Ocean Classroom is now a full week into their time in the U.S. Virgin Islands. Sunshine, warm waters, and continued transformational education aboard the Schooner Roseway! Enjoy these images and student reflections from Logan Marcus '16 and and Christian Takahashi '16.
Time and Distance By: Logan Marcus
We have just sighted land. It is amazing to think that we have come all this way in a boat! It seems as though we have traveled so far so fast, but when we compare it to other modes of transportation, such as planes, it is eye opening to know how fast those machines really are. Although time is one of the driving forces that turn this modern world, it is important to shrug off the constraints of time and consider the journey itself. Over this transit alone, I have changed as a person, learned many new things and had many wonderful experiences. Were I on a plane, I don’t think I would have undergone many of the changes, or even considered the distance I was covering. And that is one of the many special things I have found from traveling on a boat: an appreciation for time and distance.

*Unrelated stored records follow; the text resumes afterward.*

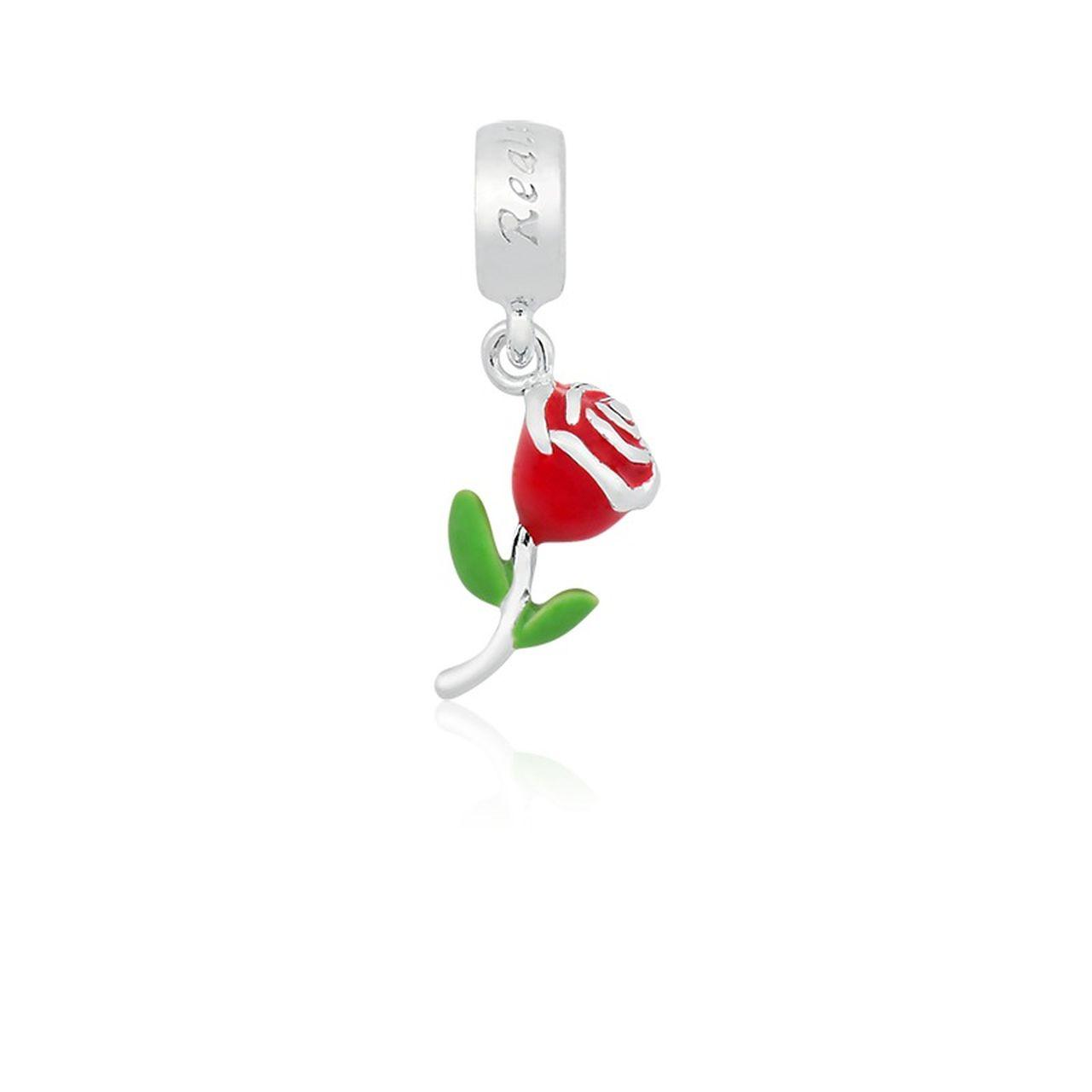 Berloque Pingente Rosa em Prata 925 esmalta
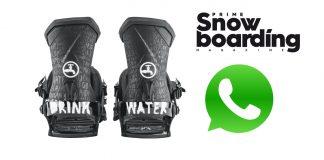 Prime Snowboarding WhatsApp-Newsletter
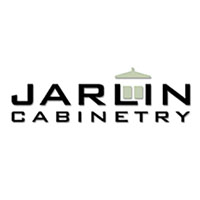 Jarlin Catalog for ProKitchen Software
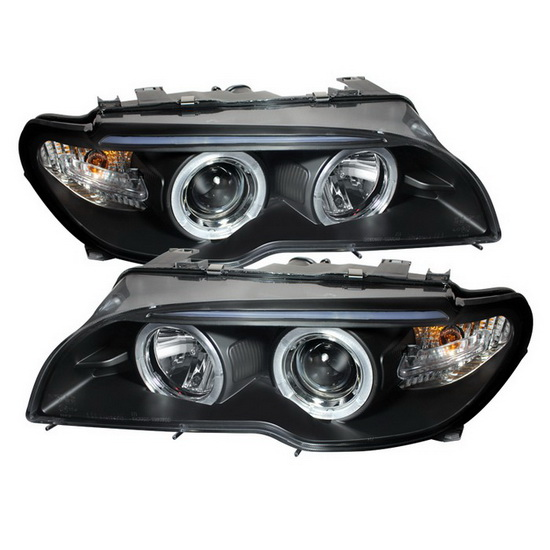2004-2006 BMW E46 3 Series Black Housing LED Halo Angel Eyes Projector Headlight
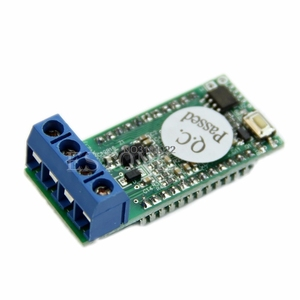 Image 5 - 1 adet lityum Li ion 18650 pil test cihazı kapasitesi akım gerilim dedektörü LCD metre damla nakliye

In Maritime Literature just finished reading The Old Man and the Sea. As a creative writing assignment, Christian wrote the following account of an inanimate object in the book.
Operation Neptune Spear: Christian Takahashi '16
I had been briefed on my mission. The high command needed me to find this fish and take him out using any means possible. He had been a thorn in our side for 85 days now and I, the very best hook, was being sent in to do the dirty work. The plan was simple. I was to be lowered by line from the rail of our unit’s skiff. Speaking of our unit, we were a crack squad nicknamed “Santiago’s Soldiers,” and we were made up of a line, two oars, a mast, a harpoon, and a sail, Santiago himself and me, the hook.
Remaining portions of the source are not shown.